Paris, juin 1940. L’Hôtel Majestic, symbole de luxe et d’élégance, devient le quartier général du commandement militaire allemand en France. Derrière la façade froide et efficace de l’appareil d’Occupation, se cache une réalité bien plus complexe et insidieuse : celle d’une collaboration lettrée, orchestrée par des officiers allemands cultivés et francophones. Pierre Abou, dans son ouvrage Le Cercle des Chacals, nous plonge au cœur de ce pouvoir occulte et démasque les architectes de l’ombre.

Paris, capitale humiliée

La défaite de 1940, brutale et inattendue, laisse la France exsangue et humiliée. Paris, cœur battant de la nation, voit ses artères majestueuses, ses places emblématiques foulées par les bottes de la Wehrmacht. L’Hôtel Majestic, monument ostentatoire du luxe parisien, autrefois lieu de rencontre des élites internationales, devient le siège du commandement militaire allemand en France (MBF). C’est dans ce lieu chargé de symboles que s’installe le pouvoir occulte qui va gouverner le pays pendant quatre longues années.
Pierre Abou, dans Le Cercle des Chacals, ne se contente pas de retracer la chronologie de l’Occupation. Il s’attache à décrypter les mécanismes de la collaboration, et met en lumière le rôle central joué par une élite intellectuelle allemande dans la vassalisation du pays et la mise en œuvre de la Solution finale. Loin de l’image stéréotypée de la « barbarie nazie », l’ouvrage révèle l’existence d’un groupe d’officiers allemands, cultivés, francophones, qui sous couvert d’un intérêt pour la culture française, ont orchestré méthodiquement la destruction de la nation française. Le Cercle des Chacals est un ouvrage essentiel pour comprendre la complexité de la Collaboration et déconstruire le mythe d’une Wehrmacht « correcte », distante des crimes du régime nazi.

Les hommes du Majestic

L’Hôtel Majestic, avec ses salons feutrés, ses couloirs interminables, ses chambres luxueuses transformées en bureaux, devient le centre névralgique du pouvoir en France occupée. C’est là que se croisent, se rencontrent, s’affrontent les hommes qui vont décider du sort du pays. Pierre Abou, à travers des portraits saisissants, nous fait découvrir les architectes de l’ombre.
Werner Best, le « nazi de l’ombre », comme le qualifie Ulrich Herbert dans sa biographie, est un juriste brillant et ambitieux.
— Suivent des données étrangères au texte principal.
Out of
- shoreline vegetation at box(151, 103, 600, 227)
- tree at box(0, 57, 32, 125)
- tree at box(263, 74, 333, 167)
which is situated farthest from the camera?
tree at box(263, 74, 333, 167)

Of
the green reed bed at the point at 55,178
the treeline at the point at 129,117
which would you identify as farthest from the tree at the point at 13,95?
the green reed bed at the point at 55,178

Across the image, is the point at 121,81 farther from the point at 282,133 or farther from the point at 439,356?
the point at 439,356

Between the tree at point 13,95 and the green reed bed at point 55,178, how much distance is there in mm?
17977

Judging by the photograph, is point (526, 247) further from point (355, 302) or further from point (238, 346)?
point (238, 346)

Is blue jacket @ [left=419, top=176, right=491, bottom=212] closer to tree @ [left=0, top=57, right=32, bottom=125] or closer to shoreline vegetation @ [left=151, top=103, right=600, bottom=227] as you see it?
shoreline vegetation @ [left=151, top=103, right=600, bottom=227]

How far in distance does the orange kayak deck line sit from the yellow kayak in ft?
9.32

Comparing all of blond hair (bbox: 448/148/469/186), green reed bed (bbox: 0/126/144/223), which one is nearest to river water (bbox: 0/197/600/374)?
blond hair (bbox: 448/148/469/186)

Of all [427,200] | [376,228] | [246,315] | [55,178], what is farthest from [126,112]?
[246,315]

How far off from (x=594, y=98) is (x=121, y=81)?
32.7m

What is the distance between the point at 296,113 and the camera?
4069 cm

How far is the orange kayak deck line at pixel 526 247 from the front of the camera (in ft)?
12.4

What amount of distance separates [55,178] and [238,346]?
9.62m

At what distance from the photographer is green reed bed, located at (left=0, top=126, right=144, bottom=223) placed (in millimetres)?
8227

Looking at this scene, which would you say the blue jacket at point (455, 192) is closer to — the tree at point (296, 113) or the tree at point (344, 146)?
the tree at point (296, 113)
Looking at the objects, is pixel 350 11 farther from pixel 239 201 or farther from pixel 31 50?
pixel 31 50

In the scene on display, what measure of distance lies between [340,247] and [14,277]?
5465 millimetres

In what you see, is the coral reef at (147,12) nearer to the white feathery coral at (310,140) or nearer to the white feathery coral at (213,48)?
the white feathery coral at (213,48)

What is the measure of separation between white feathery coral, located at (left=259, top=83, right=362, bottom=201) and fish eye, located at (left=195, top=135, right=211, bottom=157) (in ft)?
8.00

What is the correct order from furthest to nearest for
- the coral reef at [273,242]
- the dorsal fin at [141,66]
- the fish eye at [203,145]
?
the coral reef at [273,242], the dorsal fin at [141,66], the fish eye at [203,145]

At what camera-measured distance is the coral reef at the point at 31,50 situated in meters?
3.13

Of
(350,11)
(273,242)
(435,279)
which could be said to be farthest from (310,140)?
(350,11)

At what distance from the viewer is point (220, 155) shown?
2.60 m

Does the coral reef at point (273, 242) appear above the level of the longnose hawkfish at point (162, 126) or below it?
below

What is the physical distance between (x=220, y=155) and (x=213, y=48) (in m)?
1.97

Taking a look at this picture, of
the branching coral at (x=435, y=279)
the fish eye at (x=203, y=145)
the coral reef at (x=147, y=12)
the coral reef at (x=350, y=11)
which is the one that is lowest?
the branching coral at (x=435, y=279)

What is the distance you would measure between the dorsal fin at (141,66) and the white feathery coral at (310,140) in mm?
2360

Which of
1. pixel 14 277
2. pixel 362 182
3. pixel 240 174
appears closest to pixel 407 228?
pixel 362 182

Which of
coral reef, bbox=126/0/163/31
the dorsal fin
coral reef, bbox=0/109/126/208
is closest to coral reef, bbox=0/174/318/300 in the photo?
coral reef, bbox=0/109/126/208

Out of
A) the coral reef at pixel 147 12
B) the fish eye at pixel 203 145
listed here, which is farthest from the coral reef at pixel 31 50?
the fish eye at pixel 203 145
Dès ses jeunes années, il adhère aux principes völkisch qui prônent la suprématie de la « race » allemande et la nécessité d’un « nouvel ordre européen » sous domination du Reich. Il rejoint le parti nazi en 1930, puis intègre la SS, organisation paramilitaire chargée de la sécurité du régime. Best, grâce à son intelligence et à son absence totale de scrupules, gravit rapidement les échelons du pouvoir. Il participe activement à la « Nuit des Longs Couteaux » de 1934, qui permet à Hitler d’éliminer ses opposants au sein du parti nazi. Nommé à la tête du Sipo-SD, la police politique du régime, Best réorganise l’appareil répressif allemand et théorise la mise en place d’un État policier fondé sur la toute-puissance du Führer et la suppression des libertés individuelles. En 1940, il est nommé à la tête du département « Administration » du MBF.
À Paris, Best déploie son talent de manipulateur et met en œuvre sa stratégie d’ »administration de surveillance », théorisée dans un article publié en juin 1941. Pierre Abou cite Werner Best :

L’administration militaire allemande en France constitue une sorte d’administration de surveillance (Aufsichts‑Verwaltung) selon la volonté du commandement allemand et selon l’engagement pris par le gouvernement français, dans la Convention d’armistice, d’administrer par ses propres moyens la population en zone occupée sous le contrôle de l’administration militaire allemande.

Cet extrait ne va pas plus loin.